SocGen: Why The Fed Could Give Us QE3 As Soon As April

Employment data has been strong in recent months and GDP seems to be moving sideways.  Some believe these conditions aren’t bad enough to get the Fed might not be able to step up easing.

But Societe Generale analyst Aneta Markowska argues current price signals do not point to a level of unemployment that is low enough that would cause inflation to accelerate (i.e. the non-accelerating inflation rate of unemployment – NAIRU).

Remember, Bernanke said if inflation remains low and unemployment continues to be elevated there would be a case for additional policy action.

Markowska argues that hourly wage growth has been decelerating, inflation expectations are stable, and output gap (difference between potential GDP and actual GDP) is moving sideways. In this context she says QE3 is more likely than not and it’s coming sooner than later.

“…Even if we go with consensus numbers and assume a 2% growth rate, this would still suggest that the economy has lost some of the momentum seen in late 2011 and that the output gap is merely moving sideways.
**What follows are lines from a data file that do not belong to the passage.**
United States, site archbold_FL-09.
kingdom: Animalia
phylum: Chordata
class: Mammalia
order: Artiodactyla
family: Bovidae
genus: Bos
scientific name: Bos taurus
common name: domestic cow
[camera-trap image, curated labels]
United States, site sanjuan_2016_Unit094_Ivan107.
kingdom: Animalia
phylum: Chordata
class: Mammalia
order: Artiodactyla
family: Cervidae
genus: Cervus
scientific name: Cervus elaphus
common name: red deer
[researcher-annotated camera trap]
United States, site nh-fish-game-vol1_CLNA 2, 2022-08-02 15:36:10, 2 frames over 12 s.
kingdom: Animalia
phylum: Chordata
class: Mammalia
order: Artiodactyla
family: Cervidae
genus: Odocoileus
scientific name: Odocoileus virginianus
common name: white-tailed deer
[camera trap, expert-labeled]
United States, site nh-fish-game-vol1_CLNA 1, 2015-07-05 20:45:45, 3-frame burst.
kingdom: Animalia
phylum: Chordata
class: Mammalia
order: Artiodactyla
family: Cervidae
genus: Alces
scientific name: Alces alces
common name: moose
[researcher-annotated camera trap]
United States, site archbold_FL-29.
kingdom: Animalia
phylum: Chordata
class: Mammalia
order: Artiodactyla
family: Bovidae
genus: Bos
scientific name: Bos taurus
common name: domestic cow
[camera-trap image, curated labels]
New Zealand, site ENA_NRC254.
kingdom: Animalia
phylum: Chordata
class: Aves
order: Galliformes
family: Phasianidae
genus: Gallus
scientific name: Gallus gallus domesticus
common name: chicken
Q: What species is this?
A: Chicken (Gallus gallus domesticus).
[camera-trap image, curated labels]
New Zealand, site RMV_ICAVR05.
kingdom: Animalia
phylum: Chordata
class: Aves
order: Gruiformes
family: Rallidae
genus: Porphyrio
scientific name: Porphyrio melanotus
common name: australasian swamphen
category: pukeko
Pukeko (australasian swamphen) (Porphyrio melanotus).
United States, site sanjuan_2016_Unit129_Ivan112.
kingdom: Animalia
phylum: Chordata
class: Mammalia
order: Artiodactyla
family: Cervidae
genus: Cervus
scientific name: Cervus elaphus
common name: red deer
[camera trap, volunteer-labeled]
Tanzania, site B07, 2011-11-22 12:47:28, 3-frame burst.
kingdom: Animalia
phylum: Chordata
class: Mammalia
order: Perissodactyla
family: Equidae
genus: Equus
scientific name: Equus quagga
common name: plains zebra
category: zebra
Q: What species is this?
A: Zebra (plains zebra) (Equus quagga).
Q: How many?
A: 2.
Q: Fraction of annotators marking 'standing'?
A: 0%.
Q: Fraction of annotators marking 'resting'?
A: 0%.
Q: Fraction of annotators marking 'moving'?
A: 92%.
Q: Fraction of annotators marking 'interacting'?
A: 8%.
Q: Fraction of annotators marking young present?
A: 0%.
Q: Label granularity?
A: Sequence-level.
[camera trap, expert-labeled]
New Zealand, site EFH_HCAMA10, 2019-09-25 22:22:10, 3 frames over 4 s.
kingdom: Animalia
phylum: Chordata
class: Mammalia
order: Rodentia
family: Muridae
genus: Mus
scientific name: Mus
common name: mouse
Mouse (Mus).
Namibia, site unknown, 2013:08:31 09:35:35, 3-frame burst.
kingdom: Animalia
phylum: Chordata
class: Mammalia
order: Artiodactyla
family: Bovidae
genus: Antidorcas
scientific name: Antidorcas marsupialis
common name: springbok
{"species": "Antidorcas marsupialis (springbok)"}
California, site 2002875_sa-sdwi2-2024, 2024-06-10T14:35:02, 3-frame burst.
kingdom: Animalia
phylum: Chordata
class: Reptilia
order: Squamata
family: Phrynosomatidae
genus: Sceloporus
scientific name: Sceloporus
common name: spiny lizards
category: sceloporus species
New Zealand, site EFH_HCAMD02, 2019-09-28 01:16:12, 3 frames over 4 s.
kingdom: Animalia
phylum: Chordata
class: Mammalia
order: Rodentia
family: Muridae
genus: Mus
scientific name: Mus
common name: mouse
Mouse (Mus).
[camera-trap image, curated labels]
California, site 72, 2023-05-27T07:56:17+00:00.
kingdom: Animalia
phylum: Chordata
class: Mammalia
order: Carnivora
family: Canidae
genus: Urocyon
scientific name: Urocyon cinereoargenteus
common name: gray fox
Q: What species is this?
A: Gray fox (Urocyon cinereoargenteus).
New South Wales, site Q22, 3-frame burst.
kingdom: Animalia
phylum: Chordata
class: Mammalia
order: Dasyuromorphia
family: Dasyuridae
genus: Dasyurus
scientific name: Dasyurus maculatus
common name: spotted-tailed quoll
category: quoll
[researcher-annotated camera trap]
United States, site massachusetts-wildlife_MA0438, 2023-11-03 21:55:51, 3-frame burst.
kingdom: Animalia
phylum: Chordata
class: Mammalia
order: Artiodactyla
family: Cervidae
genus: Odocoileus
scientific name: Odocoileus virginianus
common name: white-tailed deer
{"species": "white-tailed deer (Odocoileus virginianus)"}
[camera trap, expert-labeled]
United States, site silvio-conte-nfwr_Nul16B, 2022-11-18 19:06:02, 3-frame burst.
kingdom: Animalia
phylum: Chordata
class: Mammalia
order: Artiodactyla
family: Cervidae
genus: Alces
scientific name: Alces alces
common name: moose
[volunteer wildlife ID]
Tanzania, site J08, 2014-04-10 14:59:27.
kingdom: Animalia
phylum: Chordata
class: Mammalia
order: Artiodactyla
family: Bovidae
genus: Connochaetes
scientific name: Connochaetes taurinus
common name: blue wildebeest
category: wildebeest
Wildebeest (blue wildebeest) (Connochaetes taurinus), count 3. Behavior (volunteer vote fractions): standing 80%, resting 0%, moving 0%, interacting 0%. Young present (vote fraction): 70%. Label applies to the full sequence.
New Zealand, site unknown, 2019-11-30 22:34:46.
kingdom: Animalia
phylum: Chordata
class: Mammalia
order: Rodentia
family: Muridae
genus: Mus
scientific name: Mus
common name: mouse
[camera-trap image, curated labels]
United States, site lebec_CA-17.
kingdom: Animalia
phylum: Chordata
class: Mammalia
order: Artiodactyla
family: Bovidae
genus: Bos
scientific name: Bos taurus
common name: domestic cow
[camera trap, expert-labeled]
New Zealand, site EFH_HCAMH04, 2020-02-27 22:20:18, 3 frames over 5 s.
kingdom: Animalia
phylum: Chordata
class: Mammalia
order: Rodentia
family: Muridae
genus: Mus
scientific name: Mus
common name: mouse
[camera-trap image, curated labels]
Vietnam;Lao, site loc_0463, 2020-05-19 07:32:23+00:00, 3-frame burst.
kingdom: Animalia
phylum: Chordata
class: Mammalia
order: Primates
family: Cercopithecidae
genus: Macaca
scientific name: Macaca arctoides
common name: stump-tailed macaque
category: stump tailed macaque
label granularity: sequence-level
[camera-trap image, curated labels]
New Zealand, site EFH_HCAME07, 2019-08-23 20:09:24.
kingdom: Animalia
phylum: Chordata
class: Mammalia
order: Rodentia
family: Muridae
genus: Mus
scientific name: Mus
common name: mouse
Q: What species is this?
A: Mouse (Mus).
This stands in sharp contrast to employment readings which point to a meaningful acceleration in the pace of hiring and a notable narrowing in the employment gap. 

To be sure, half of the recent decline in unemployment was due to a drop in labour force participation and household employment growth has been overshooting payroll employment and could reverse in the spring. However, payroll gains themselves have been outsized relative to GDP growth. As seen in the chart [below], total man hours (data through February) and monthly GDP (data through January) have diverged completely and are moving in the opposite direction.


Photo: Societe Generale

While this gap could be resolved through data revisions, Q1 data points to a slower growth rate. But Markowska says if we take the data at face value and expect no revisions then productivity growth definitely seems to be slowing greatly. However she does think the drop the in productivity growth is cyclical not structural.

In light of all of this Markowska expects the FOMC to wait for a bigger trigger before announcing more easing but thinks the odds of QE3 being announced mid-year are very likely. SocGen’s call is for an April announcement of QE3 that could however be pushed further to June.